Try it: Go through the records and give each one again exactly.

Data to use:
---------------
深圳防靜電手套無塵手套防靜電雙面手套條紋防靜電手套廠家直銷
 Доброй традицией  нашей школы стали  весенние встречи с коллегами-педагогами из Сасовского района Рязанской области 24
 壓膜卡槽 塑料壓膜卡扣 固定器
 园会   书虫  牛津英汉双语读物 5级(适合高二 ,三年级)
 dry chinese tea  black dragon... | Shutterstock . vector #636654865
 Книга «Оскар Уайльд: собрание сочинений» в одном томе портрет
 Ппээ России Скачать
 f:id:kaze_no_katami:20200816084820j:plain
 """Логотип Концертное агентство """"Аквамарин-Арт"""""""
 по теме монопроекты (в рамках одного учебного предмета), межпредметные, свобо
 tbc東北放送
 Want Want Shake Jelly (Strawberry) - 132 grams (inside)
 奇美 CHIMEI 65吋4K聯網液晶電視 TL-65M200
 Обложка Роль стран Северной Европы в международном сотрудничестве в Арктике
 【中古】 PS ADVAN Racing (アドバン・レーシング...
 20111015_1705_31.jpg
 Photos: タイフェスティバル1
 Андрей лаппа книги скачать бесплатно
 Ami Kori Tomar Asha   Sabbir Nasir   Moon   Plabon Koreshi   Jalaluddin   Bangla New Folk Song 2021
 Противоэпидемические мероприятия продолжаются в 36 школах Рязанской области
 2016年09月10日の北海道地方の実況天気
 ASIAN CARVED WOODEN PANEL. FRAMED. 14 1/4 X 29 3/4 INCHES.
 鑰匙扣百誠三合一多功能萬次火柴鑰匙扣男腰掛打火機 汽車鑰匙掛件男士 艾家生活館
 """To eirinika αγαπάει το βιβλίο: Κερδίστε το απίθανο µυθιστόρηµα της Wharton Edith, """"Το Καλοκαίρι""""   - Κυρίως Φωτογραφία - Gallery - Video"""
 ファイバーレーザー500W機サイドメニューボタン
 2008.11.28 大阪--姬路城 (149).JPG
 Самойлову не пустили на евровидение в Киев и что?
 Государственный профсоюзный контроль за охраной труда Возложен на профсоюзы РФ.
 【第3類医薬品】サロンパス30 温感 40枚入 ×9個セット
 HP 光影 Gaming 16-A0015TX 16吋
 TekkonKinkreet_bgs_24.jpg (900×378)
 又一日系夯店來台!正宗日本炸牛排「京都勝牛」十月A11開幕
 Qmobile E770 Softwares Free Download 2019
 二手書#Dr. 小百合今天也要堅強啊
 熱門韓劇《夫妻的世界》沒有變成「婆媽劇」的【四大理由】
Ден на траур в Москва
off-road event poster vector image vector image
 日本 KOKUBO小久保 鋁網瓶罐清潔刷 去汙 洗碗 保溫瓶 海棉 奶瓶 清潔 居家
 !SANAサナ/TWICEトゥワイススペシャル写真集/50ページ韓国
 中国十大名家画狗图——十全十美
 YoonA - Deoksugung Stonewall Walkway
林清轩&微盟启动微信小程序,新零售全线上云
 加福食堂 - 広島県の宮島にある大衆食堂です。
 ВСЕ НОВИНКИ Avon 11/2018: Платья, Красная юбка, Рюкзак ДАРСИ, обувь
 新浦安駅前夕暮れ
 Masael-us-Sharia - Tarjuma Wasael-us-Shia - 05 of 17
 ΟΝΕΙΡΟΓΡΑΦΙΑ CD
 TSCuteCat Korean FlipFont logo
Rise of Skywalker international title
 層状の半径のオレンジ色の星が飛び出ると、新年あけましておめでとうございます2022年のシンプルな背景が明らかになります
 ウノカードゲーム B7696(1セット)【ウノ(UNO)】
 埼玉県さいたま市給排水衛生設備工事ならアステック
---------------
Response to this task:
深圳防靜電手套無塵手套防靜電雙面手套條紋防靜電手套廠家直銷
 Доброй традицией  нашей школы стали  весенние встречи с коллегами-педагогами из Сасовского района Рязанской области 24
 壓膜卡槽 塑料壓膜卡扣 固定器
 园会   书虫  牛津英汉双语读物 5级(适合高二 ,三年级)
 dry chinese tea  black dragon... | Shutterstock . vector #636654865
 Книга «Оскар Уайльд: собрание сочинений» в одном томе портрет
 Ппээ России Скачать
 f:id:kaze_no_katami:20200816084820j:plain
 """Логотип Концертное агентство """"Аквамарин-Арт"""""""
 по теме монопроекты (в рамках одного учебного предмета), межпредметные, свобо
 tbc東北放送
 Want Want Shake Jelly (Strawberry) - 132 grams (inside)
 奇美 CHIMEI 65吋4K聯網液晶電視 TL-65M200
 Обложка Роль стран Северной Европы в международном сотрудничестве в Арктике
 【中古】 PS ADVAN Racing (アドバン・レーシング...
 20111015_1705_31.jpg
 Photos: タイフェスティバル1
 Андрей лаппа книги скачать бесплатно
 Ami Kori Tomar Asha   Sabbir Nasir   Moon   Plabon Koreshi   Jalaluddin   Bangla New Folk Song 2021
 Противоэпидемические мероприятия продолжаются в 36 школах Рязанской области
 2016年09月10日の北海道地方の実況天気
 ASIAN CARVED WOODEN PANEL. FRAMED. 14 1/4 X 29 3/4 INCHES.
 鑰匙扣百誠三合一多功能萬次火柴鑰匙扣男腰掛打火機 汽車鑰匙掛件男士 艾家生活館
 """To eirinika αγαπάει το βιβλίο: Κερδίστε το απίθανο µυθιστόρηµα της Wharton Edith, """"Το Καλοκαίρι""""   - Κυρίως Φωτογραφία - Gallery - Video"""
 ファイバーレーザー500W機サイドメニューボタン
 2008.11.28 大阪--姬路城 (149).JPG
 Самойлову не пустили на евровидение в Киев и что?
 Государственный профсоюзный контроль за охраной труда Возложен на профсоюзы РФ.
 【第3類医薬品】サロンパス30 温感 40枚入 ×9個セット
 HP 光影 Gaming 16-A0015TX 16吋
 TekkonKinkreet_bgs_24.jpg (900×378)
 又一日系夯店來台!正宗日本炸牛排「京都勝牛」十月A11開幕
 Qmobile E770 Softwares Free Download 2019
 二手書#Dr. 小百合今天也要堅強啊
 熱門韓劇《夫妻的世界》沒有變成「婆媽劇」的【四大理由】
Ден на траур в Москва
off-road event poster vector image vector image
 日本 KOKUBO小久保 鋁網瓶罐清潔刷 去汙 洗碗 保溫瓶 海棉 奶瓶 清潔 居家
 !SANAサナ/TWICEトゥワイススペシャル写真集/50ページ韓国
 中国十大名家画狗图——十全十美
 YoonA - Deoksugung Stonewall Walkway
林清轩&微盟启动微信小程序,新零售全线上云
 加福食堂 - 広島県の宮島にある大衆食堂です。
 ВСЕ НОВИНКИ Avon 11/2018: Платья, Красная юбка, Рюкзак ДАРСИ, обувь
 新浦安駅前夕暮れ
 Masael-us-Sharia - Tarjuma Wasael-us-Shia - 05 of 17
 ΟΝΕΙΡΟΓΡΑΦΙΑ CD
 TSCuteCat Korean FlipFont logo
Rise of Skywalker international title
 層状の半径のオレンジ色の星が飛び出ると、新年あけましておめでとうございます2022年のシンプルな背景が明らかになります
 ウノカードゲーム B7696(1セット)【ウノ(UNO)】
 埼玉県さいたま市給排水衛生設備工事ならアステック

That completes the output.